**EXERCISE DETAILS:** Please extract every line of the material below that contains the word "field".

[DATA FOR THE TASK start]

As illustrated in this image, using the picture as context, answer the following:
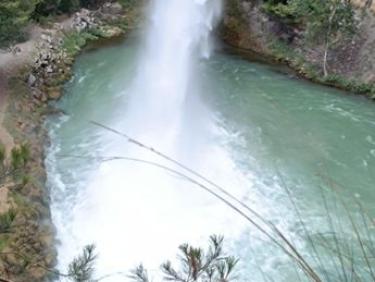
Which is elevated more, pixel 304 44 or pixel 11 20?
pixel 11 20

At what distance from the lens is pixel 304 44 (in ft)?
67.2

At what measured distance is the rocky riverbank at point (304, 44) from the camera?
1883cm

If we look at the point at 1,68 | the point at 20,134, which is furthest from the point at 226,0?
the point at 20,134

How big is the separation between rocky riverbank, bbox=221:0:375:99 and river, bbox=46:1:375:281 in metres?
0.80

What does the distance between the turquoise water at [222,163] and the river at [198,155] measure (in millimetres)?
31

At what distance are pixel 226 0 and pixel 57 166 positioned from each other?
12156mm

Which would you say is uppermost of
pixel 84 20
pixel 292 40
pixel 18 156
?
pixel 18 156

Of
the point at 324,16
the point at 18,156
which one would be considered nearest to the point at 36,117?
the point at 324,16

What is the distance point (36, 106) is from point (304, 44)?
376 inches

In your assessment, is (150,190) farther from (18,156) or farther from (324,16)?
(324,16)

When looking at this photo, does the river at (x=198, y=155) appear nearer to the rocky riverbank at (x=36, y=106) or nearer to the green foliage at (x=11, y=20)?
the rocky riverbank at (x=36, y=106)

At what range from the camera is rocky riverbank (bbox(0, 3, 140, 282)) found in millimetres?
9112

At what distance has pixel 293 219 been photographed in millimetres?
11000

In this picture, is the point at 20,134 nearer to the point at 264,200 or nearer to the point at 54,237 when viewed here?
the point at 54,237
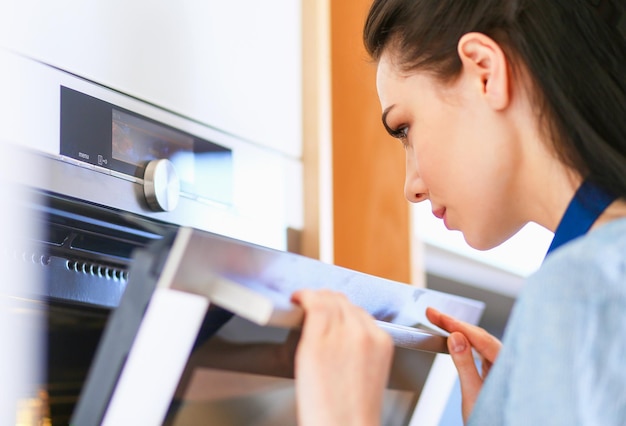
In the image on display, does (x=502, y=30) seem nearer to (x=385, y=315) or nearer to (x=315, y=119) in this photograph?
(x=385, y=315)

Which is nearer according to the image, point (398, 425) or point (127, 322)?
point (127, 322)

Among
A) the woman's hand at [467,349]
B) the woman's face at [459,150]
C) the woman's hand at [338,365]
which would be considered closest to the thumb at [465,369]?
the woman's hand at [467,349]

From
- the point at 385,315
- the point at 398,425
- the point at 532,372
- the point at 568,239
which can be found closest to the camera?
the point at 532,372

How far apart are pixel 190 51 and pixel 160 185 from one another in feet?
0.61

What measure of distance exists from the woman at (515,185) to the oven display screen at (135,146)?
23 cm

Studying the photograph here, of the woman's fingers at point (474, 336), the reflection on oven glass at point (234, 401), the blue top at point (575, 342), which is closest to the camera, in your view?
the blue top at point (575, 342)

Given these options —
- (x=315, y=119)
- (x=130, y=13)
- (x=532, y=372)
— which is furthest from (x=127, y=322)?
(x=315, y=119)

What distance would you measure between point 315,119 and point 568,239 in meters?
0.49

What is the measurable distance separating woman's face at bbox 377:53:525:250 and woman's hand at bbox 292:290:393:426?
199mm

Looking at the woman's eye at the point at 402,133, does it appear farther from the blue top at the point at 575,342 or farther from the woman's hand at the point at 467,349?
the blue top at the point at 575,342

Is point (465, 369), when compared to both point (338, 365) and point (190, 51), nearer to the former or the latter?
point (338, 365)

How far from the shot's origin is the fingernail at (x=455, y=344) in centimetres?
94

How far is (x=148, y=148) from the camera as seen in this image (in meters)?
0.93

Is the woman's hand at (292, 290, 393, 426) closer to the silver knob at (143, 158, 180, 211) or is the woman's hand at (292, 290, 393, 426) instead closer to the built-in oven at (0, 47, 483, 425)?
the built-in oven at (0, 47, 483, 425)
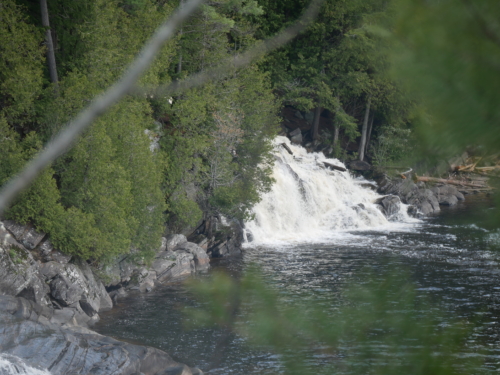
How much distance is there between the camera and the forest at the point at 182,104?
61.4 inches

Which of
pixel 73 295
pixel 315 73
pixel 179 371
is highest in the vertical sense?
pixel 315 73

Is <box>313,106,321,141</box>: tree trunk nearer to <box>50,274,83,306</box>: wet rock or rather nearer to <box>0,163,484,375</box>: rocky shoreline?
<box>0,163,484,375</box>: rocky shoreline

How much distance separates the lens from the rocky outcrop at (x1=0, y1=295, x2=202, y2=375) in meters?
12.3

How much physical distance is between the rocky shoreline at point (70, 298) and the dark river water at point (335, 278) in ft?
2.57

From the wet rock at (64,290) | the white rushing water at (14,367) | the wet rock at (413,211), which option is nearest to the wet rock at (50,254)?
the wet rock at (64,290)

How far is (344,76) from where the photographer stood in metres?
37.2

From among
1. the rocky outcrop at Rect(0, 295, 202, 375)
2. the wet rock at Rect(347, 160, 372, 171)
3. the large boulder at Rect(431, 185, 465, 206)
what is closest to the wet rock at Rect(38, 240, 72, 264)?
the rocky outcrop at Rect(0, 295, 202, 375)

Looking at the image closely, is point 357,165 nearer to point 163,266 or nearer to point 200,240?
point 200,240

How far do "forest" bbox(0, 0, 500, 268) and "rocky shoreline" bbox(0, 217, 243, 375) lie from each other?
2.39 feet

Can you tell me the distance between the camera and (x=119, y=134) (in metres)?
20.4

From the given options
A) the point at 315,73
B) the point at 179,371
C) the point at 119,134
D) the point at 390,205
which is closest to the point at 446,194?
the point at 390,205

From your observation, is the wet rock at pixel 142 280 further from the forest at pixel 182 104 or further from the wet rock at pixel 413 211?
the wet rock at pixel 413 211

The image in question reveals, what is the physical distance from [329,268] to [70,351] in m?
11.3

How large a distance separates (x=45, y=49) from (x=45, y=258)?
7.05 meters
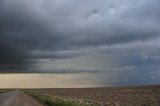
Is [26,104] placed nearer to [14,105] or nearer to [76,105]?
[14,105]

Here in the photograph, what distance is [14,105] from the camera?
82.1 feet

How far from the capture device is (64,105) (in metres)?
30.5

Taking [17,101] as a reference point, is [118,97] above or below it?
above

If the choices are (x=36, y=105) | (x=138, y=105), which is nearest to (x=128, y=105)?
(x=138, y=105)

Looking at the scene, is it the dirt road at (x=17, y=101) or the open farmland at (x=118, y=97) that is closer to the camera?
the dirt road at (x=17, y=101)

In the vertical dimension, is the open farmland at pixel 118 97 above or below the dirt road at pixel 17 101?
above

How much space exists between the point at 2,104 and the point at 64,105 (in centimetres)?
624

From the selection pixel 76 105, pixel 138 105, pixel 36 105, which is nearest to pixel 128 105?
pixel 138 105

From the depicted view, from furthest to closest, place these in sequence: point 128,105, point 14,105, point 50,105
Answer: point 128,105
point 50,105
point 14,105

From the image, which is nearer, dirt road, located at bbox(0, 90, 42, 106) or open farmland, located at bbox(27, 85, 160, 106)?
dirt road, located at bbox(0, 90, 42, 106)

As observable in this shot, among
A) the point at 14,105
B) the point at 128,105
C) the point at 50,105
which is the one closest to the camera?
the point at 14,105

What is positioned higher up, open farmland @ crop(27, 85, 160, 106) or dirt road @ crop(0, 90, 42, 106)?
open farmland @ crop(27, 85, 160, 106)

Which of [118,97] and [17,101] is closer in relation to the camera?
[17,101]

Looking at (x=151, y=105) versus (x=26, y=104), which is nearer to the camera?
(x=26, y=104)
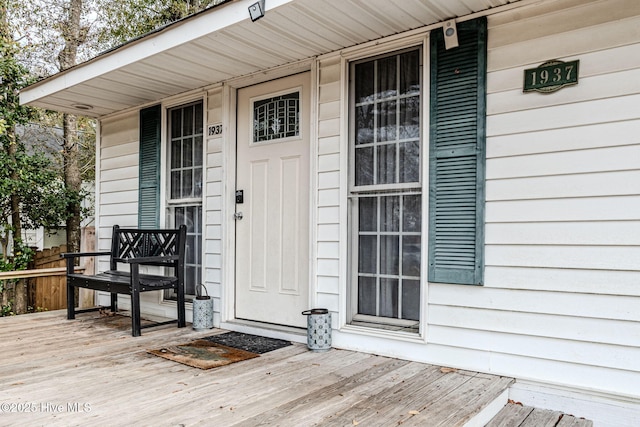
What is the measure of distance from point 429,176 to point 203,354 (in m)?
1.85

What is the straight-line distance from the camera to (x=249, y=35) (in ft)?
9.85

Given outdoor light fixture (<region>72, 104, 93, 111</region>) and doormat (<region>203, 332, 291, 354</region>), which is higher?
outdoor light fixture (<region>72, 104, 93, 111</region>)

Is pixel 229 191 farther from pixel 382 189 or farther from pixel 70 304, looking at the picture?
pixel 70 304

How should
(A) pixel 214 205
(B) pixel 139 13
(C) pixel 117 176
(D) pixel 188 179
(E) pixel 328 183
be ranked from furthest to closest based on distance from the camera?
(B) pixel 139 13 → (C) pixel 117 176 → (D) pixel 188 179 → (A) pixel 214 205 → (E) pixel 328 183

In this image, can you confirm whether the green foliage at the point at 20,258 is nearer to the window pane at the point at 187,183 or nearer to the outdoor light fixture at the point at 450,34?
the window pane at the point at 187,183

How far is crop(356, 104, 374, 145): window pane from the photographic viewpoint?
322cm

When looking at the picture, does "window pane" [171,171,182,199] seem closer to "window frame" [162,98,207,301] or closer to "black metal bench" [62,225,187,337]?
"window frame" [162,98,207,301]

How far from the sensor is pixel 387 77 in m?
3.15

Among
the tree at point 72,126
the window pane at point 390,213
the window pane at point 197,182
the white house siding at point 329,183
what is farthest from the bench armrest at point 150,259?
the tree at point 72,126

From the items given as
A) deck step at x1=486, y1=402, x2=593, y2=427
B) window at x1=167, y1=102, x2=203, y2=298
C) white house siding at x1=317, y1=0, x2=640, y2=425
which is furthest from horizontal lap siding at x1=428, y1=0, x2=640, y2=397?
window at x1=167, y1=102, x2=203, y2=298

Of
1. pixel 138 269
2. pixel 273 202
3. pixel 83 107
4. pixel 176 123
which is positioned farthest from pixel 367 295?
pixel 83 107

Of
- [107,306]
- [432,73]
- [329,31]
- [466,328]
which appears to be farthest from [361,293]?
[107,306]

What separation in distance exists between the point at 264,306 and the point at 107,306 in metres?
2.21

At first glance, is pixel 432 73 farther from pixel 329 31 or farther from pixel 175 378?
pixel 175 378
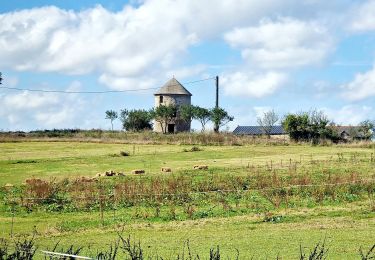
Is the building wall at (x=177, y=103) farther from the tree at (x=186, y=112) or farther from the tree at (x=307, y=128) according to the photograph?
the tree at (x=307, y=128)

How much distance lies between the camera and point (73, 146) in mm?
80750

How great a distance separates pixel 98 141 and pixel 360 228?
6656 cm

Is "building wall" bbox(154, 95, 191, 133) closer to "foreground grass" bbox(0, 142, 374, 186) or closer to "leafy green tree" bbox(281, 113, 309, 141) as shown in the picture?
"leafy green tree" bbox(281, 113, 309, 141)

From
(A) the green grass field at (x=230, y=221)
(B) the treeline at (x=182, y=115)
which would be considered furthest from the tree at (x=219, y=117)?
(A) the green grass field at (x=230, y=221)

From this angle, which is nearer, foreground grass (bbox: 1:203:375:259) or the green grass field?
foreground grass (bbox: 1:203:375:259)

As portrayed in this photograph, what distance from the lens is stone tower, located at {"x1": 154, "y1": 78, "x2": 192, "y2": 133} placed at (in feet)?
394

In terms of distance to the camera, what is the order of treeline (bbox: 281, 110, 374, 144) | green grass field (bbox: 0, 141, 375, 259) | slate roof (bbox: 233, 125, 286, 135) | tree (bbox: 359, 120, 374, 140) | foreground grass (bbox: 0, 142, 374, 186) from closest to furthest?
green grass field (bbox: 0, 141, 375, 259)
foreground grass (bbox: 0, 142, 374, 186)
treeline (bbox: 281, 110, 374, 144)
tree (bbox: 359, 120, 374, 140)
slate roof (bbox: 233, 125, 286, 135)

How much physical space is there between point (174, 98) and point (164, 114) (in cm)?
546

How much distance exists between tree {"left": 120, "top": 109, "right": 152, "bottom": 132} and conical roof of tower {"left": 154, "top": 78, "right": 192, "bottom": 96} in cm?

[DATA FOR THE TASK end]

**REPLY TO THE EXERCISE:**
(A) the green grass field at (x=230, y=221)
(A) the green grass field at (x=230, y=221)
From this angle, which is nearer, foreground grass (bbox: 1:203:375:259) or the green grass field?
In terms of distance to the camera, what is the order of treeline (bbox: 281, 110, 374, 144) | green grass field (bbox: 0, 141, 375, 259) | slate roof (bbox: 233, 125, 286, 135) | tree (bbox: 359, 120, 374, 140) | foreground grass (bbox: 0, 142, 374, 186) from closest to furthest?
green grass field (bbox: 0, 141, 375, 259)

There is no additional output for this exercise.